***** DATA LISTING *****

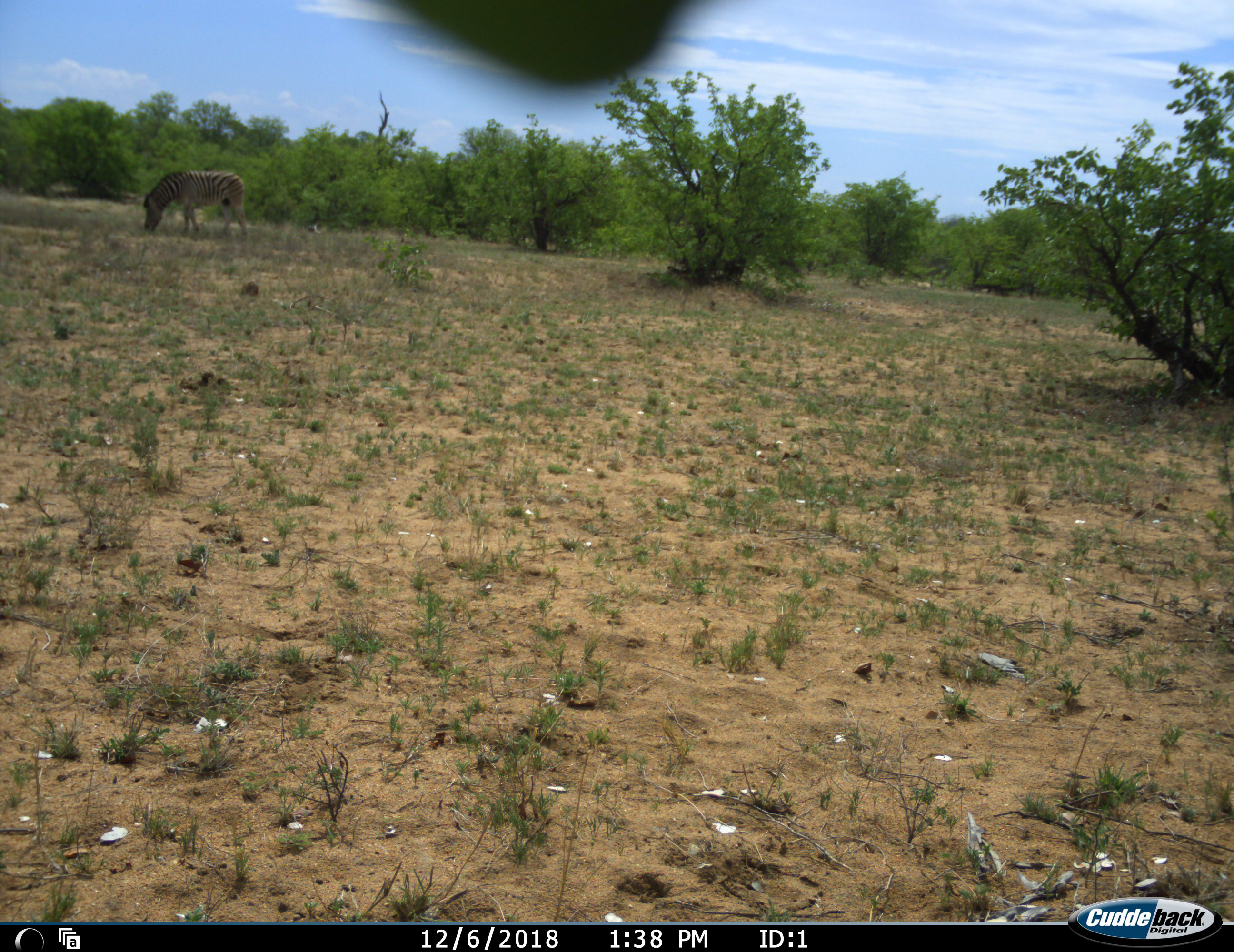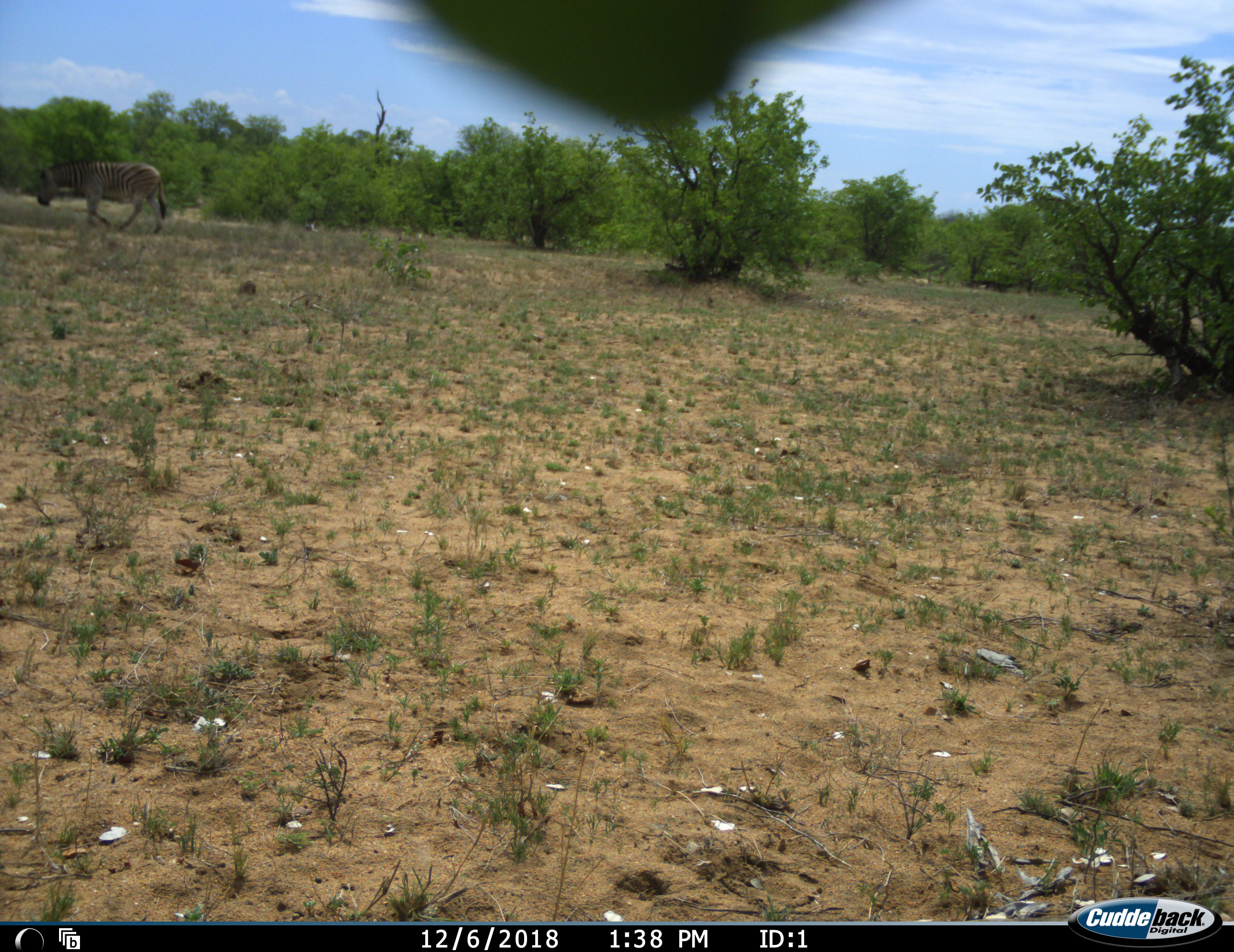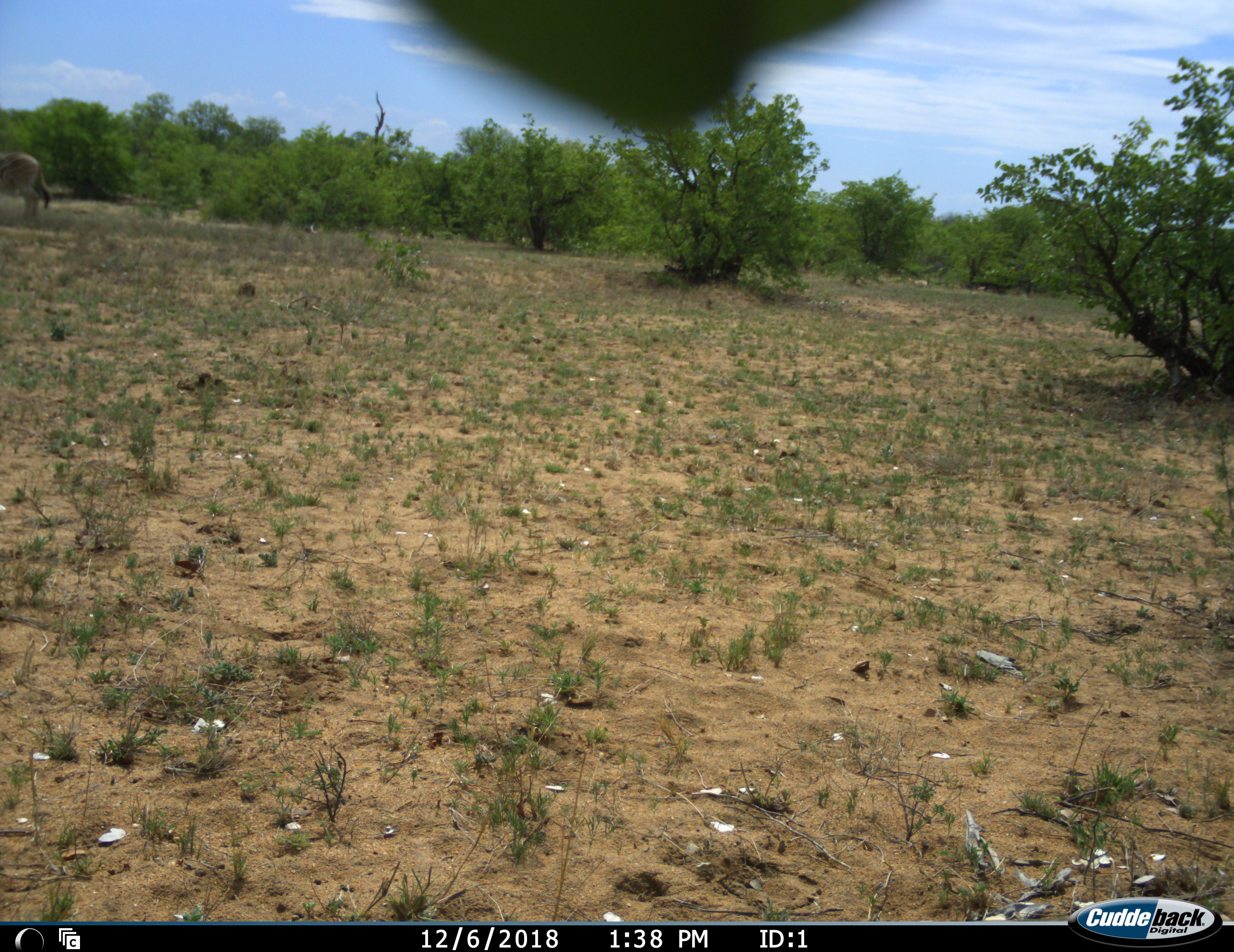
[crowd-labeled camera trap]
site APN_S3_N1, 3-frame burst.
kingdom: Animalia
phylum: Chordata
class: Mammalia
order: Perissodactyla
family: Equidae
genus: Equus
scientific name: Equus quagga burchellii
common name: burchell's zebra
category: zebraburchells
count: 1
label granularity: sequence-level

*****

Repeat the line containing "scientific name: Equus quagga burchellii" and all subsequent lines through the final line of the data, exactly and with no others.

scientific name: Equus quagga burchellii
common name: burchell's zebra
category: zebraburchells
count: 1
label granularity: sequence-level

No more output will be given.